Seitentext >>

Die neue EU-Außenbeauftragte Kaja Kallas hat mit Aussagen zu Russland und China heftige Reaktionen ausgelöst. Wenige Monate nach Amtsantritt sprach die estnische Politikerin bei einer Veranstaltung des EU-Instituts für Sicherheitsstudien über die angeblichen Stärken und Schwächen der beiden Staaten. Sie erklärte, China sei zwar stark in Technologie, habe aber keine Kenntnisse in Gesellschaftswissenschaften, während Russland technologisch schwach, dafür aber in Gesellschaftswissenschaften überlegen sei.

Aufgabenstellung >>
• 1. Beantworte die folgenden Fragen zum Text über Kaja Kallas.
(a) Welches Amt hat Kaja Kallas inne?
(b) Bei wessen Veranstaltung sprach sie über Russland und China?
(c) Auf welchem Gebiet ist Russland nach ihrer Aussage überlegen?
• 2. Setze den Text über Kaja Kallas' Äußerungen zu Russland und China fort.

Datensatzabschnitt >>
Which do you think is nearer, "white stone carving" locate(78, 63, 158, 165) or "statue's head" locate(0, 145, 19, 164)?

Endgültige Antworten >>
• 1.
(a) Sie ist EU-Außenbeauftragte.
(b) Bei einer Veranstaltung des EU-Instituts für Sicherheitsstudien.
(c) In Gesellschaftswissenschaften.

• 2.
Die China-Politik der EU…
Diese Zuschreibungen stießen international auf Kritik. Aus Moskau reagierte Maria Sacharowa, Sprecherin des russischen Außenministeriums, mit Spott. Sie verwies auf Projekte wie die Krimbrücke oder das Raumfahrtzentrum Wostotschny als Belege für die technologische Leistungsfähigkeit Russlands. Auch Peking meldete sich zu Wort. Das chinesische Außenministerium bezeichnete Kallas’ Bemerkungen als unverschämt und respektlos.
Besonders viel Widerspruch erntete die EU-Vertreterin für ihre Ausführungen zur Rolle Russlands und Chinas im Zweiten Weltkrieg. Kallas meinte, es werfe Fragen auf, wenn beide Länder ihre Bedeutung beim Sieg über die Achsenmächte betonten. Historiker verweisen jedoch darauf, dass die Sowjetunion mit mehr als 27 Millionen Toten einen entscheidenden Beitrag zum Sieg über Nazi-Deutschland leistete. China verlor zwischen 15 und 20 Millionen Menschen im Kampf gegen Japan. Für beide Staaten ist die Erinnerung an diese Opfer zentraler Bestandteil der eigenen Geschichte.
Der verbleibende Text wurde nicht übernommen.